Built and automated the post-sale customer lifecycle for enterprise accounts — onboarding sequences, training cadences, in-product education — at scale across a portfolio of 380 customers.

  • Sr. Customer Success Manager (Apr 2018 – May 2021): managed enterprise account portfolios end-to-end, implementing SCIM/SSO, DAM, MLS, and printer integrations directly with customer engineering teams.
  • Built CS automation in Marketo + Zendesk that maintained 99.8% NRR across 380 accounts and saved CSMs 700+ hours/year.
  • Customer-facing implementation work with senior stakeholders at large customers — the foundational reps for the forward-deployed role I do today.
Property Management Business Solutions

Property Management Business Solutions

Online Results Manager

Performance insight reporting for 250+ franchisees. Early reps in turning operational data into a tool that frontline operators actually used.

AvantGuard Monitoring Centers

AvantGuard Monitoring Centers

QA Manager

Led operations for night and grave shifts at a 24/7 alarm monitoring contact center. Managed teams of 15–26 agents and raised QA from 60% to 90%.
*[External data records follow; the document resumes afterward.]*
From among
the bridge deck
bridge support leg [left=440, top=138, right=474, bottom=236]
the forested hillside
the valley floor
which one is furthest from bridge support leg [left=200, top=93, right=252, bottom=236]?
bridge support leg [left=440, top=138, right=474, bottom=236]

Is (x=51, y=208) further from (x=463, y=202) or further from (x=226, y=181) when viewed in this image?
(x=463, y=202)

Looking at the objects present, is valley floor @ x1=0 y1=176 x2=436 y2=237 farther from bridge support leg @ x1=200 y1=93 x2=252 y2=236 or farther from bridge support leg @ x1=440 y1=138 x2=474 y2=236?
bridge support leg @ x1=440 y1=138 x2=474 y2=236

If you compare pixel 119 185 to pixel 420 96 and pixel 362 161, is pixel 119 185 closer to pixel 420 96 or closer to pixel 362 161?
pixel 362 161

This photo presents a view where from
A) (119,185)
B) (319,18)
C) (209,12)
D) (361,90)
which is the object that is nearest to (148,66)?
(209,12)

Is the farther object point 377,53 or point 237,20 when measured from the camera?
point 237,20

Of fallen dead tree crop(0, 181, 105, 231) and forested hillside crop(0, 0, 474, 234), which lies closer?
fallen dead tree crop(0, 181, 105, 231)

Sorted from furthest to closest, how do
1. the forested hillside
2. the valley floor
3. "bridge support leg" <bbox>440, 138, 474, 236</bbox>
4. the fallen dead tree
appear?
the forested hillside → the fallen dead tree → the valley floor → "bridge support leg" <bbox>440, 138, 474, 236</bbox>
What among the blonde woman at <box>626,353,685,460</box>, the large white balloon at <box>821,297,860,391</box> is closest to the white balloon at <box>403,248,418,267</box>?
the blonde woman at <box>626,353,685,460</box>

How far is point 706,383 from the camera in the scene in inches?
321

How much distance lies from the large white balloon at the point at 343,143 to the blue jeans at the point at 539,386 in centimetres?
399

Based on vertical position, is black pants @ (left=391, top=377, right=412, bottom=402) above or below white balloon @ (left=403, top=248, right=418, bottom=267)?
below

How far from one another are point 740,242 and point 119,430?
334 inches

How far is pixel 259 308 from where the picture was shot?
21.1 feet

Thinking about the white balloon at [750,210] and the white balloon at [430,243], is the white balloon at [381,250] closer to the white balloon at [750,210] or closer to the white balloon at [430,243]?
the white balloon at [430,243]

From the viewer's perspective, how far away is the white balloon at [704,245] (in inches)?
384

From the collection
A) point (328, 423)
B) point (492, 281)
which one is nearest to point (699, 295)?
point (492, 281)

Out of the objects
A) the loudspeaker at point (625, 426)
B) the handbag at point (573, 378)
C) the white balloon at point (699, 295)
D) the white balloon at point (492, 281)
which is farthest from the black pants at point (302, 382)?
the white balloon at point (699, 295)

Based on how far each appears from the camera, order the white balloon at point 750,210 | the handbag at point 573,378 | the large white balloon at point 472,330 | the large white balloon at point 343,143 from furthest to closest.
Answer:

  • Customer Operations Specialist (Sep 2015 – Jun 2017): maintained a 100% QA rating for two years on the floor before moving into management.
  • Direct contact-center operations experience: real-time agent handling, quality measurement, and the patterns I now think about applying AI to.

What I'm best at

  • Owning an AI agent end-to-end: prompt design, evals, retrieval, tool use, deployment, monitoring, iteration
  • Forward-deployed customer work: workshops, scoping, technical implementation, post-launch optimization with senior stakeholders
  • Shipping fast inside ambiguity — turning a vague problem into a deployed system in days, not quarters
  • Operating across product, engineering, and customer success without needing a hand-off between them

Outside of work

I climb, mountain bike, and travel when I can. At home it's my Mini Australian Shepherd and whatever I'm building this week.